> [Ausgewählter Textabschnitt]
"Ich fühlte mich gedemütigt bis auf Knochemark"

4. Andorra Trail
21/22.06.2013

Bericht von Peter Maier


21./22.06.2014 4. Andorra Trail Andorra mit seinen 85.000 Einwohnern und 468 m2 km Fläche hat keinen eigentlichen Marathon, weil ja fast nur Berge, nämlich die Pyrenäen, zwischen Frankreich und Spanien, vorhanden sind. Und um hier zu laufen, sollte man aber schon mal Berge "gesehen" haben… Mein Sportfreund Klaus Westphal aus Frankfurt a. M. (im Foto links neben mir) lies mich wissen, dass er den Andorra Trail laufen will. Ich sagte: "Ich bin dabei". Leicht und locker schaute ich ein paar Tage vor dem Start in die Ausschreibung des Laufes. Was war das? Hier steht was von obligatorisch, also pflichtgemäß, sind mitzunehmen: Rucksack, Kopflampe mit Ersatzbatterien, Rettungsdecke, Pfeife, Regenjacke, Kopfschutz, Wasserreserve, Essenreserve, Handschuhe, Elastikbinde, Langes Oberteil, lange Zusatzhosen, wasserdichte Hosen, Handy. Empfohlen wurde noch mitzunehmen: Plastebecher, Skistöcke, separate Kopflampe mit Ersatzbatterien, Sonnencreme, Kopie Reisepass und dann alles in Plastetüten verpackt…

Das ist unglaublich. Dazu brauche ich ja einen Träger. Ich hatte von den Dingen überhaupt nichts parat. Wozu brauche ich das alles? Ich sah mir ein paar Videos über den Trail an: Schnee, Eis, Kälte, Berge runter, Berge hoch…auf was hatte ich mich hier eingelassen? Was für ein Greenhorn war ich, mal so hier einen Marathon laufen zu wollen?

> [Aufgaben]
1. Fasse den Laufbericht in zwei Sätzen zusammen.
2. Schreibe aus dem Laufbericht den Abschnitt ab, der mit den Worten „Das ist unglaublich.“ beginnt, und höre nach den Worten „laufen zu wollen?“ auf.

> [Dateneinträge]
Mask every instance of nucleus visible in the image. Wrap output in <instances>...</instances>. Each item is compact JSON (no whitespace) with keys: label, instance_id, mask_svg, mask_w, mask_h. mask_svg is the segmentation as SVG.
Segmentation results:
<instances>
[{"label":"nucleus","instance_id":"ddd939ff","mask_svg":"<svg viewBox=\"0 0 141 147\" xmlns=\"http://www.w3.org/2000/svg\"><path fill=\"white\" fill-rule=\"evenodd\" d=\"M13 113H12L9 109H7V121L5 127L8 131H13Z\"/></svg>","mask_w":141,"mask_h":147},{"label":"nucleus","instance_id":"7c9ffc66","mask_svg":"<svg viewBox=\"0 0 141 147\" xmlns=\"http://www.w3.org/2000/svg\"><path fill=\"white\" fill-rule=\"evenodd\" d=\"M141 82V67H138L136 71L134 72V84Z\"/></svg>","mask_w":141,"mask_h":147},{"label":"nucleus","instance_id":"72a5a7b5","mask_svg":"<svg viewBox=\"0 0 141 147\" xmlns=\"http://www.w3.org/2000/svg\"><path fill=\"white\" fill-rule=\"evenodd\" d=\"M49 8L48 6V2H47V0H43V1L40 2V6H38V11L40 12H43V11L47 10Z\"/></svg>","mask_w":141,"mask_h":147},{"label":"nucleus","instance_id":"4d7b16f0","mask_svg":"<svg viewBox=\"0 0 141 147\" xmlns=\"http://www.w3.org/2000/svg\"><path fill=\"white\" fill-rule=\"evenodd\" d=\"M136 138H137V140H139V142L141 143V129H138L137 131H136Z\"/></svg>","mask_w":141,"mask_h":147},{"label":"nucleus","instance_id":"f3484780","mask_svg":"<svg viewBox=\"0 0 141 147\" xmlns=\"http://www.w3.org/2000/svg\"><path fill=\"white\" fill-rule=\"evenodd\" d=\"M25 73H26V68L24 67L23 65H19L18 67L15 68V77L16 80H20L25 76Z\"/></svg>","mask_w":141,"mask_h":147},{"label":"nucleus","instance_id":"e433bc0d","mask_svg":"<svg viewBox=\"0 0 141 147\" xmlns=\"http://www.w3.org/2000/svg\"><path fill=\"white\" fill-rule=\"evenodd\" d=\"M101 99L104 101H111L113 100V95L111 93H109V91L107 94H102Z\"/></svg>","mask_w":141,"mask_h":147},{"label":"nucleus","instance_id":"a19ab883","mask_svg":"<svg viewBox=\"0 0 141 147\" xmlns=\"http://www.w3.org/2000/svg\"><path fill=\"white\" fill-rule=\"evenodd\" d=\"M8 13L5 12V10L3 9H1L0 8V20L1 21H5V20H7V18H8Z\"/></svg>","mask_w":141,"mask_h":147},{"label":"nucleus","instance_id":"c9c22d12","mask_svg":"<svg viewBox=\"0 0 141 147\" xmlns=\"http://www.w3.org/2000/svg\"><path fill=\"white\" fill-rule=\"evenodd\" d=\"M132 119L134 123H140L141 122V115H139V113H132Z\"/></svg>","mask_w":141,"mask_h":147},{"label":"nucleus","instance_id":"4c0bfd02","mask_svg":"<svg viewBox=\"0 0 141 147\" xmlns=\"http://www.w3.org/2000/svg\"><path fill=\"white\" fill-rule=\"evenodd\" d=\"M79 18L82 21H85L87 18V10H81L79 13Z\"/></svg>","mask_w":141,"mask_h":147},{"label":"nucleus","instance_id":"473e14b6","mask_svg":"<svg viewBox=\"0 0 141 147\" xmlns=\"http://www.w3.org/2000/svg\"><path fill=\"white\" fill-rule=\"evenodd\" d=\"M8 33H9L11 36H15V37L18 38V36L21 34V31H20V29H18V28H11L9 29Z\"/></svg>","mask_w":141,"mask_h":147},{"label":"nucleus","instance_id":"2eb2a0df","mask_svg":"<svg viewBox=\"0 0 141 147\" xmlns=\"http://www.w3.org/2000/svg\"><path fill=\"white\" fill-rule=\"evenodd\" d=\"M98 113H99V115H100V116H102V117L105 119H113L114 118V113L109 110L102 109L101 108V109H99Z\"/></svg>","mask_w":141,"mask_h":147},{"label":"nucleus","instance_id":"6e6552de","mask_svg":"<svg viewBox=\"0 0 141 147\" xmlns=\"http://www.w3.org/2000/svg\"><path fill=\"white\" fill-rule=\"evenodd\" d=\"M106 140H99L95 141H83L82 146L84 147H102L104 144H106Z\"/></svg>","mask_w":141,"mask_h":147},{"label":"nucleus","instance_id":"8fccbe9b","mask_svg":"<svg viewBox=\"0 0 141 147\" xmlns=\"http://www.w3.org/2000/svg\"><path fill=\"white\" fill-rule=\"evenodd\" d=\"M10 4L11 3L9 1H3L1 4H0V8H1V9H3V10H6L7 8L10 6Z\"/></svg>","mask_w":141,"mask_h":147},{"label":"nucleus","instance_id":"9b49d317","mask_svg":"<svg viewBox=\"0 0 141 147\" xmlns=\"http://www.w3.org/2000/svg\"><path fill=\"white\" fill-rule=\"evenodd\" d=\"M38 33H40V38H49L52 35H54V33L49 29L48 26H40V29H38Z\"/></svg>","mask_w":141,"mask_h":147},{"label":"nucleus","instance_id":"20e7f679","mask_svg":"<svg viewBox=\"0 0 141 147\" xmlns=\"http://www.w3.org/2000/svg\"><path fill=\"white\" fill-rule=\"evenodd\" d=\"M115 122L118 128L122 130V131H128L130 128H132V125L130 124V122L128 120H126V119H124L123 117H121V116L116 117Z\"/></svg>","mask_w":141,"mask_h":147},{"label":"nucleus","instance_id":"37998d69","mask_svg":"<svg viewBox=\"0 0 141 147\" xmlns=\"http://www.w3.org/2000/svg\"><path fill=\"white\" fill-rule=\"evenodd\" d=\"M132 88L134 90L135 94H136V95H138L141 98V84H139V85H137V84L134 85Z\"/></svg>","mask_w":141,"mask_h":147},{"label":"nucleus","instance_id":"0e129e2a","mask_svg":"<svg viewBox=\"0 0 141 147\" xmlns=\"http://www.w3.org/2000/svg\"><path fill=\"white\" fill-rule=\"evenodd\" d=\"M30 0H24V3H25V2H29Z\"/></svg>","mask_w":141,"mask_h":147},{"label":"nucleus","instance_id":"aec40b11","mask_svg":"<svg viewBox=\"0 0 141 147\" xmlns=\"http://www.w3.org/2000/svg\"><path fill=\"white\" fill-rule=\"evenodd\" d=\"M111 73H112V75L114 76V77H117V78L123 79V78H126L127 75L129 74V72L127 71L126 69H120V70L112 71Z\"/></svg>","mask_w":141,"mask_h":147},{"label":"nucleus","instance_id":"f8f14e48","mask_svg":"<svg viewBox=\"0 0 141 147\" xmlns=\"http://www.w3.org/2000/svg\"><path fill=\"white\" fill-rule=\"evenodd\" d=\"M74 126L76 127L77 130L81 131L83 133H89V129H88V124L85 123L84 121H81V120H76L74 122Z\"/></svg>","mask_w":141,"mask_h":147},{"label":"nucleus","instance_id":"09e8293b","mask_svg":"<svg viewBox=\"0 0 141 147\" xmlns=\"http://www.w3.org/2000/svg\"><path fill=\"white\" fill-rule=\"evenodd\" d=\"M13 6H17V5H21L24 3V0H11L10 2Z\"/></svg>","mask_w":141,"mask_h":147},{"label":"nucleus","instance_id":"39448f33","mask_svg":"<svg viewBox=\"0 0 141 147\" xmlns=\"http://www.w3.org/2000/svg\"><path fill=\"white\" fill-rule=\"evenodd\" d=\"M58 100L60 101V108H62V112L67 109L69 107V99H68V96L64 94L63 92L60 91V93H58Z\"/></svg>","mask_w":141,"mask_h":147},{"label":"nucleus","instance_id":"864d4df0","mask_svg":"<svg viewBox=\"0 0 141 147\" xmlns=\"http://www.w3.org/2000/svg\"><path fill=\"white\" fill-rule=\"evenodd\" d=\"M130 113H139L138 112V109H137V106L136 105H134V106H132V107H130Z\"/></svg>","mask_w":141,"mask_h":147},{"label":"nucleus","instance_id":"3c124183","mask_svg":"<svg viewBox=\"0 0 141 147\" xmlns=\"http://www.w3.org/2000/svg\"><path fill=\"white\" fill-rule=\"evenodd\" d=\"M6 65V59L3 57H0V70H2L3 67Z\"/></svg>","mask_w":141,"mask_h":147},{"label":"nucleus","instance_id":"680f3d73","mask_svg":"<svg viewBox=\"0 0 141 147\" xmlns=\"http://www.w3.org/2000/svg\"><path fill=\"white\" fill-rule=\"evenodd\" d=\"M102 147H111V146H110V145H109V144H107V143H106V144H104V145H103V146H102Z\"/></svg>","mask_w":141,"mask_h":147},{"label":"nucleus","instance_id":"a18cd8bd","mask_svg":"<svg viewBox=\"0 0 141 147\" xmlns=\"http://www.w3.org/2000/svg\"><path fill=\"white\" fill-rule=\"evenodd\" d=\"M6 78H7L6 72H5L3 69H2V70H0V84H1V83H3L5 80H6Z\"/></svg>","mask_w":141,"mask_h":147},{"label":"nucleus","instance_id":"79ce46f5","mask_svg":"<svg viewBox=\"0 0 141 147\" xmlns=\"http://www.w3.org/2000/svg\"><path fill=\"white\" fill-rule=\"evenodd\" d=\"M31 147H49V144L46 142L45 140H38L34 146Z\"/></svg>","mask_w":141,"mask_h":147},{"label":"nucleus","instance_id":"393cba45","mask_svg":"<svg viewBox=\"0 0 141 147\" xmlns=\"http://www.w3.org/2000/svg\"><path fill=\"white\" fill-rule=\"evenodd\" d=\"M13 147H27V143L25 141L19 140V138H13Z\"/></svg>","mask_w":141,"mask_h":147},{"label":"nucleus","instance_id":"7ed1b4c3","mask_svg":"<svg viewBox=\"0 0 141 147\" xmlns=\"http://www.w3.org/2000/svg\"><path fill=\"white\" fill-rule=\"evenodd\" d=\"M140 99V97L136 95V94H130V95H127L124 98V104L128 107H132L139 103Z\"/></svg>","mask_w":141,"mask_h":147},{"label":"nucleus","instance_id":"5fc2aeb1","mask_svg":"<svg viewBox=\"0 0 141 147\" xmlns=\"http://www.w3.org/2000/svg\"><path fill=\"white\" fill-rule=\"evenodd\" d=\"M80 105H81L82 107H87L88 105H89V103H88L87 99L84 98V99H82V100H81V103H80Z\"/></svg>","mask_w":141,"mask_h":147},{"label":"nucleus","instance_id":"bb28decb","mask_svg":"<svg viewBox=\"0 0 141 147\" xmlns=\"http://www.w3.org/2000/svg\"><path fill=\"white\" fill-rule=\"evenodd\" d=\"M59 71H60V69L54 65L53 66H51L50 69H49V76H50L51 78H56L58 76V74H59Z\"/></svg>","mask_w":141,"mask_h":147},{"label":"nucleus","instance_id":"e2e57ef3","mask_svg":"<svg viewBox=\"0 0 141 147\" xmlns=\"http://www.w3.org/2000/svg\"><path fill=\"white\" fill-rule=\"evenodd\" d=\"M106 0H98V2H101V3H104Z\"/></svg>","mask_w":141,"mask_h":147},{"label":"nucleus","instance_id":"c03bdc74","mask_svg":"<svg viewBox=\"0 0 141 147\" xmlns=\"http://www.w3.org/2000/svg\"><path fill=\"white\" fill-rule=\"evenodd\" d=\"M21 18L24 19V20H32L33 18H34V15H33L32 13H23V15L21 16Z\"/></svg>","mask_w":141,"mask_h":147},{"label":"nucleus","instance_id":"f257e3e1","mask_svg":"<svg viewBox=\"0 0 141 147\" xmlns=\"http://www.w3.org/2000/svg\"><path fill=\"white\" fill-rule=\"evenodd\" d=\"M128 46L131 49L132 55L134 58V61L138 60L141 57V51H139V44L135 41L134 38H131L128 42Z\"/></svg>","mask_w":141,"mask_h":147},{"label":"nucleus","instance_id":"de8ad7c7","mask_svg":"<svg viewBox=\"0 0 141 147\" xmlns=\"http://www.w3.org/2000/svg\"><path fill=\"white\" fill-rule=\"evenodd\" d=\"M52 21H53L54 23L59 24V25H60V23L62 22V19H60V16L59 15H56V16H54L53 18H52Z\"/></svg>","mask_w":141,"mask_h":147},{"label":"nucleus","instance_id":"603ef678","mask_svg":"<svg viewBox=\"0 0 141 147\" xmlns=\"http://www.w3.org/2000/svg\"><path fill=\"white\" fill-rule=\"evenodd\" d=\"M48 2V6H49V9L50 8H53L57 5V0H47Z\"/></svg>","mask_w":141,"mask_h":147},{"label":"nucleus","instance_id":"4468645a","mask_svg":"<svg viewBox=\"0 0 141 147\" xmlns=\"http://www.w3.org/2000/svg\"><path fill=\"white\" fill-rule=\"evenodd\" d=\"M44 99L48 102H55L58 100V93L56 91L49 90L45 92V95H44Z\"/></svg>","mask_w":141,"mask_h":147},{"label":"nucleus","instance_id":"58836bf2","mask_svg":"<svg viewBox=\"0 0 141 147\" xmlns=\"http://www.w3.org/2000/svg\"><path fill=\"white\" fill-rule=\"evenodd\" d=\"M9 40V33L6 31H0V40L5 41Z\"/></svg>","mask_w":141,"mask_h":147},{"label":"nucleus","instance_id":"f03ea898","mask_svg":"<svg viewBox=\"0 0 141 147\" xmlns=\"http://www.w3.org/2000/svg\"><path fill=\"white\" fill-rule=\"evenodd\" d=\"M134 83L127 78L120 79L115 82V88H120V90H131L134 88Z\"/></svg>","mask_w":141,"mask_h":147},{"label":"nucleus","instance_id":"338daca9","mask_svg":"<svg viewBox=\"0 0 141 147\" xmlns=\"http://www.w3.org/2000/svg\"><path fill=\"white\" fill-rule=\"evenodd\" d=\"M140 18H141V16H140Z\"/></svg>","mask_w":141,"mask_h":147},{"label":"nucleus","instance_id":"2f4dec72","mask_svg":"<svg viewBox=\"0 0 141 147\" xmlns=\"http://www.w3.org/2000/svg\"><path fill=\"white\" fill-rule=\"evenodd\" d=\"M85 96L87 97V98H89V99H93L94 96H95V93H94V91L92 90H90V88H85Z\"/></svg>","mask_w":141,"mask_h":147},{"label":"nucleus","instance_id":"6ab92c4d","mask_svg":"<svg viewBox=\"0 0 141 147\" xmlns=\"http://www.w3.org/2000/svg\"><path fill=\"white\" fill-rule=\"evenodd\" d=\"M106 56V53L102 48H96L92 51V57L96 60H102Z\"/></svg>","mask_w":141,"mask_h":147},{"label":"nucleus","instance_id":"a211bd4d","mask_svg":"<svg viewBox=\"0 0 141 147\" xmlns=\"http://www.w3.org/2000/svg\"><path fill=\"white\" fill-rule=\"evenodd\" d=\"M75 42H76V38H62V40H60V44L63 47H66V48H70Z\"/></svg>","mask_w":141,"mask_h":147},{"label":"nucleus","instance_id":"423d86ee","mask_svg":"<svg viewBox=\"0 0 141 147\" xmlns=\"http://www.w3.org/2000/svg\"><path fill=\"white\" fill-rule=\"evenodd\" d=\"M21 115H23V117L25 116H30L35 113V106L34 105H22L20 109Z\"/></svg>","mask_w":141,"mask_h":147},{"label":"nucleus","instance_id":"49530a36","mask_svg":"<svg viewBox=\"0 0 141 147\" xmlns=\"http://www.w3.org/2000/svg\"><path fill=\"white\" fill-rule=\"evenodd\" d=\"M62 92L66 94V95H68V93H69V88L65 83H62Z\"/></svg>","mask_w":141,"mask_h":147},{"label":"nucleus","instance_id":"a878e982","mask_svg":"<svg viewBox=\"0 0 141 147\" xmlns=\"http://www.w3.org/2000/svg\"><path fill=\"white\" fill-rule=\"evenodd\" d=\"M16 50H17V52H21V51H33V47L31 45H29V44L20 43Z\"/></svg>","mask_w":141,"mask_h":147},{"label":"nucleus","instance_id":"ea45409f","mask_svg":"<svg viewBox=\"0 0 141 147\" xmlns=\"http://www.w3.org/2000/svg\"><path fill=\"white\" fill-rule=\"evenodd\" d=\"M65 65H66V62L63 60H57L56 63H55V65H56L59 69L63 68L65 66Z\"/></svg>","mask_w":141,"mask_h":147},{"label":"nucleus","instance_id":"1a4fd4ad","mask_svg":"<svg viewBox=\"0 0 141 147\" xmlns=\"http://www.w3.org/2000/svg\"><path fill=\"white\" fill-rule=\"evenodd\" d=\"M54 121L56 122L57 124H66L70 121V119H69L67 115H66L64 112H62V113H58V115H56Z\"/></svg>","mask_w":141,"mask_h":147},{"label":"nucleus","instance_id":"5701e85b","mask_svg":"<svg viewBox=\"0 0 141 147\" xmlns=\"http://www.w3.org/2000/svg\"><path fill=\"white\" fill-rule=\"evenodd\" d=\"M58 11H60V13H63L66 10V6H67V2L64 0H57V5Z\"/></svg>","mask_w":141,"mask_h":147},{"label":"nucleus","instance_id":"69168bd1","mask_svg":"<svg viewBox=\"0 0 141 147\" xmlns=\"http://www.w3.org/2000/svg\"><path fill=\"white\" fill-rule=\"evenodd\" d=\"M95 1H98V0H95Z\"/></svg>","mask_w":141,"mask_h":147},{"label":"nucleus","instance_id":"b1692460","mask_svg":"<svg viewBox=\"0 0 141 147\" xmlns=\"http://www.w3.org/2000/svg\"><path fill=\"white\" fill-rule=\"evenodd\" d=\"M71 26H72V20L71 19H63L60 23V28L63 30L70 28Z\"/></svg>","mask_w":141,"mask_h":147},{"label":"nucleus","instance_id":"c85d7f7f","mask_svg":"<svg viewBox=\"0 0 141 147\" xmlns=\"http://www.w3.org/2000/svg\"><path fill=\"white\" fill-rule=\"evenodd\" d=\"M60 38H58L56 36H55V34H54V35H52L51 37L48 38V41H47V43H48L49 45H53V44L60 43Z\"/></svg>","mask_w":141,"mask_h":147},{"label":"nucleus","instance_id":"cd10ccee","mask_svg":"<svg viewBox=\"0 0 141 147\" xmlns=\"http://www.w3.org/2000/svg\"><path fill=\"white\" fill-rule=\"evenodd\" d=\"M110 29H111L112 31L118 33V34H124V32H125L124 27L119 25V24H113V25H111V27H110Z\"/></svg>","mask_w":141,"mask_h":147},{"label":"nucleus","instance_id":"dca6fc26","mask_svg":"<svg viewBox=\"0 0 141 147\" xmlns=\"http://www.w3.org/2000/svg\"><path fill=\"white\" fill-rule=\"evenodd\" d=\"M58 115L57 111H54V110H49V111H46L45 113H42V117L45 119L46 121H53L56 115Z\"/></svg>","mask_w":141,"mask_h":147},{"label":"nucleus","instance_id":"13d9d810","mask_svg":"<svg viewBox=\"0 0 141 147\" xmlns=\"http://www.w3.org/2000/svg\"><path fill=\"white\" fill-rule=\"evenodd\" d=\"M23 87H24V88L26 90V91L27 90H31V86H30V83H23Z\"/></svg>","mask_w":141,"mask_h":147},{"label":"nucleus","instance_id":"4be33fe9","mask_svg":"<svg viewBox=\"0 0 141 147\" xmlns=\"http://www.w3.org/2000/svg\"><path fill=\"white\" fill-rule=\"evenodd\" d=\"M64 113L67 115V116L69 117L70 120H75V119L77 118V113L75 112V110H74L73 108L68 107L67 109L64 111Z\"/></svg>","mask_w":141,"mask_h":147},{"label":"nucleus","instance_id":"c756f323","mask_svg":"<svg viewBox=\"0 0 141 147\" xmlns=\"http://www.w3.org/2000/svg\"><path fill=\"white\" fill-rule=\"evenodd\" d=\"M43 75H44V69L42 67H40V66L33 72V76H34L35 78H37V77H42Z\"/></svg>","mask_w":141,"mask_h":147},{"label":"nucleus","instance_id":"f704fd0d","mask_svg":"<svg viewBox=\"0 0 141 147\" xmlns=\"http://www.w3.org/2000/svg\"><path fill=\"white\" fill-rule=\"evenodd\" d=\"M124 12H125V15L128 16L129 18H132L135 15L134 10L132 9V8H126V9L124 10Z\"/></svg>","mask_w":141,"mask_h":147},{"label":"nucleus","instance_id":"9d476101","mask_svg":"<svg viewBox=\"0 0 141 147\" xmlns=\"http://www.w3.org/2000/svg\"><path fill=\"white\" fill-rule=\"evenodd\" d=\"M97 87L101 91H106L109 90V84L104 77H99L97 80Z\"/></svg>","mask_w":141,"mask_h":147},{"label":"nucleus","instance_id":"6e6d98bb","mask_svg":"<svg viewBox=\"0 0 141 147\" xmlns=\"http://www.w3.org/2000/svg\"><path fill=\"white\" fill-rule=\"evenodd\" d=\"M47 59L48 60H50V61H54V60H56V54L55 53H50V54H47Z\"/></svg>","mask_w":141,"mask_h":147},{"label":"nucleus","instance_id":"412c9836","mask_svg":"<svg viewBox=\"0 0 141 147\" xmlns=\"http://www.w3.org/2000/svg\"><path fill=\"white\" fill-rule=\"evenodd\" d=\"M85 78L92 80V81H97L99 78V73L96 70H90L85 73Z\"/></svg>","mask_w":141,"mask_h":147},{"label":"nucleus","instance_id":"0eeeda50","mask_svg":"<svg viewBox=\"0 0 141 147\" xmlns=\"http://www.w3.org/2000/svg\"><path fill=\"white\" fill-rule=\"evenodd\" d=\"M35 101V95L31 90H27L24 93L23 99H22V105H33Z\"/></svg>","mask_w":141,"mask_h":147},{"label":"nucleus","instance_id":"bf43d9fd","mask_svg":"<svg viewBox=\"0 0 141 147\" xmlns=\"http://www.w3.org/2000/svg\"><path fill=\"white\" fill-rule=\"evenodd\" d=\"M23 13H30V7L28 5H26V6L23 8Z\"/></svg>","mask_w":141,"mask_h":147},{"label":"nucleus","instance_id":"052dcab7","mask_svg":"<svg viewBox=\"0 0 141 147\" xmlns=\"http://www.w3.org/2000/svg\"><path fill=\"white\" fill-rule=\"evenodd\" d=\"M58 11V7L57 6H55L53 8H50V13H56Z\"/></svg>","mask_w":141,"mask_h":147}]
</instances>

> [Antworten der Reihe]
1. Peter Maier sagte zu, als sein Sportfreund Klaus Westphal aus Frankfurt am Main ihm mitteilte, dass er den Andorra Trail laufen wolle. Einige Tage vor dem Start las Maier in der Ausschreibung eine lange Liste von Pflichtausrüstung, von der er nichts parat hatte, und nach Videos über Schnee, Eis und Berge fragte er sich, worauf er sich eingelassen hatte.

2.
Das ist unglaublich. Dazu brauche ich ja einen Träger. Ich hatte von den Dingen überhaupt nichts parat. Wozu brauche ich das alles? Ich sah mir ein paar Videos über den Trail an: Schnee, Eis, Kälte, Berge runter, Berge hoch…auf was hatte ich mich hier eingelassen? Was für ein Greenhorn war ich, mal so hier einen Marathon laufen zu wollen?